* _Document excerpt_

Don't know them, but have seen their website: http://www.vapeculture.co.za/

Reactions: Like 1


----------



## Sir Vape

Bottle is exactly the same as the Feelife juice. Which personally I dont dig at all. Could be the same thing just repackaged.

Reactions: Like 1 | Agree 1


----------



## Danny

The Inhaler said:


> Bottle is exactly the same as the Feelife juice. Which personally I dont dig at all. Could be the same thing just repackaged.


Interesting cause I see on their website they dont list e-sense only the feelife. Seems like they also get in a few USA import juices. Next time im in the simonstown area will go check out their vendor.


----------



## Metal Liz

Those looks exactly like the feellife bottles just with otger labels...  please keep us posted @Danny

sent from a Reo & MVP happy cloud


----------



## Danny

Well I tried the juice, its not too bad could only get 18mg so the throat hit is quite something for me after a few months of 9-12mg only. The flavour isnt spectacular or anything to rave about nor is it unpleasant but that may also just be the watermelon flavouring I chose. All in all at R5 a ml i am not unhappy with the purchase, if I was brave enough I would drop some on the magma but 18mg freaks me a little, almost silvering from 15 hits off a protank. I think on higher end gear the flavour would come to pieces a little bit like liqua. 
A bit concerning the whole relabel which I can only assume is exactly what it is, given the e-sense bottle similarity to feellife and the lack of listing both lines on their webpage. The marketing campaign is clever along the lines of 'e-sense makes sense, no tar, no ashtrays etc', the options for advertising jargon are endless Could even go as bad as e sense saves cents. Interesting how they are trying to penetrate the market by pitching to convenience. It may work for part of the market in the short term I guess but nothing quite beats the vapeshop experience IMO.
Overall not terrible quality and if stuck without juice always nice to know that you can stop at the neighborhood shop, I will probably sample a different flavour if I can get the right strength. For now though I still prefer my staples from the better known vendors. I was very impressed at the percent composition listing including all the chemical agents used as flavours, that ultimately made me buy the bottle to try it. When I get to it I will also find the pricing on the imports they market on their site. I mailed them but no response yet so I guess a few days till I get across to their vendor in simonstown. Will post my findings up for the community

Reactions: Like 1 | Optimistic 1


----------



## Silver

Hi guys, have moved this thread to General ELiquid Talk


----------



## Sparrow

Hi Guys

I am new to Vaping and bought a twisp at first before exploring different options anyway back to the thread. I caught one the owners of E-sense doing a promotion in town, Googled them and this thread came up. He have said that it is a proprietary mix where they have gone for a 70VG and 30PG mix apparently they went to China to find the best supplier which taken them over a year to produce.

* _Exercise 1_
Print the part of the forum thread about e-sense juice that opens with the words containing "## Metal Liz" and closes with "bit like liqua.".
* _Exercise 2_
Answer these questions about the forum thread on e-sense juice:
(a) What price per ml did Danny pay for the juice?
(b) To which forum section was the thread moved?
(c) What VG and PG mix did the e-sense owner describe to Sparrow?
* _Exercise 3_
Continue the forum thread about e-sense juice, picking up after its final sentence.

* _Dataset extract_
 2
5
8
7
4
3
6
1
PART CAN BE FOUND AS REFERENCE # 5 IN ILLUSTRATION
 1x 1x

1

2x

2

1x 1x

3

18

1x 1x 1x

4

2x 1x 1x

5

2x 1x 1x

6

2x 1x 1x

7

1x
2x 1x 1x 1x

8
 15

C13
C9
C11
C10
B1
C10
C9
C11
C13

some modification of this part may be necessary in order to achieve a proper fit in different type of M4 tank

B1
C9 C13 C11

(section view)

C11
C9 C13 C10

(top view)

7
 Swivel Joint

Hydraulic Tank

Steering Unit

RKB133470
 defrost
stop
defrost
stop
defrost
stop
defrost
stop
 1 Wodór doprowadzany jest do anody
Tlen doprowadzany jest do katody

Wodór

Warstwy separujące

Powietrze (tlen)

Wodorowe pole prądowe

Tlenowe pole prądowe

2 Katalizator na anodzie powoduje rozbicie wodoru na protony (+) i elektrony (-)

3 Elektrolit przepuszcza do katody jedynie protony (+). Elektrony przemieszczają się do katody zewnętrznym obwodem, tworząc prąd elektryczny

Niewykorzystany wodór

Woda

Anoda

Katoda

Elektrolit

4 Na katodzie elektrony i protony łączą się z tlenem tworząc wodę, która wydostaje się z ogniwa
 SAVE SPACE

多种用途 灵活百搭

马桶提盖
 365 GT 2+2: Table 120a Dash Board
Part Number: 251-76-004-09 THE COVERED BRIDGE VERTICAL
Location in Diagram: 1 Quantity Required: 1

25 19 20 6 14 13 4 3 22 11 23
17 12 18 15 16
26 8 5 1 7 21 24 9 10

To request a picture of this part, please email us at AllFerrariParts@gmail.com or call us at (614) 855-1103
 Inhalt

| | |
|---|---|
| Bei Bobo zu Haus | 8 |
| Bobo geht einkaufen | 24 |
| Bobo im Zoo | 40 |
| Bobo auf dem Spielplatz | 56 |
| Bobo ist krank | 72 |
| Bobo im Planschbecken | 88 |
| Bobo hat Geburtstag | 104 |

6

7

* _Result 1_
## Metal Liz

Those looks exactly like the feellife bottles just with otger labels...  please keep us posted @Danny

sent from a Reo & MVP happy cloud


----------



## Danny

Well I tried the juice, its not too bad could only get 18mg so the throat hit is quite something for me after a few months of 9-12mg only. The flavour isnt spectacular or anything to rave about nor is it unpleasant but that may also just be the watermelon flavouring I chose. All in all at R5 a ml i am not unhappy with the purchase, if I was brave enough I would drop some on the magma but 18mg freaks me a little, almost silvering from 15 hits off a protank. I think on higher end gear the flavour would come to pieces a little bit like liqua.

* _Result 2_
(a) R5 a ml
(b) General ELiquid Talk
(c) 70VG and 30PG

* _Result 3_
They sell loads other products their store apparently and i hear they opening a factory store in Epping. They got SpaceJam and some other premium liquids that they import as well unfortunately over my budget, but must say admit I bought a cappuccino and pace (energy drink) in the E-sense range and for R50 a 10ml its great to know there's good reasonable priced liquid out there conveniently . They also appraently have loads of Mods for cheap nothing I can remember as I like it plain and simple.

Checked out the bottles as well, I think its like a standard bottle out of china loads brands look the same, I also bought a Zodiac liquid which looked similar to FeelLife and one my family brought me some on their travels and the bottles look the same, guess the all use the same plastic supplier lol.

Anyway this my two cents, from an amateur vapor!

Reactions: Informative 1


----------



## DoubleD

So 3 weeks ago, on one of my stops in Vanrhynsdorp (Turks Delight, at the Shell petrol station) I saw they stocked the E-sense range and decided to give a 10ml of Smooth Tobacco a go.








I got it in 8mg and all I can say is WOW  I paid 45 bucks for the 10ml and I can almost not tell the difference between this 'Smooth Tobacco' and VapeKing's VK4 12mg. Its a great RY4.
I've since then, been vaping that as a ADV, along side my TopQ VT and thoroughly enjoying it.
When I stop there tomorrow again, I plan on buying everything they have on hand  

Ive tried the strawberry one as well, also 8mg which was a little sweet for an ADV for me but vaped great as a flavor breaker.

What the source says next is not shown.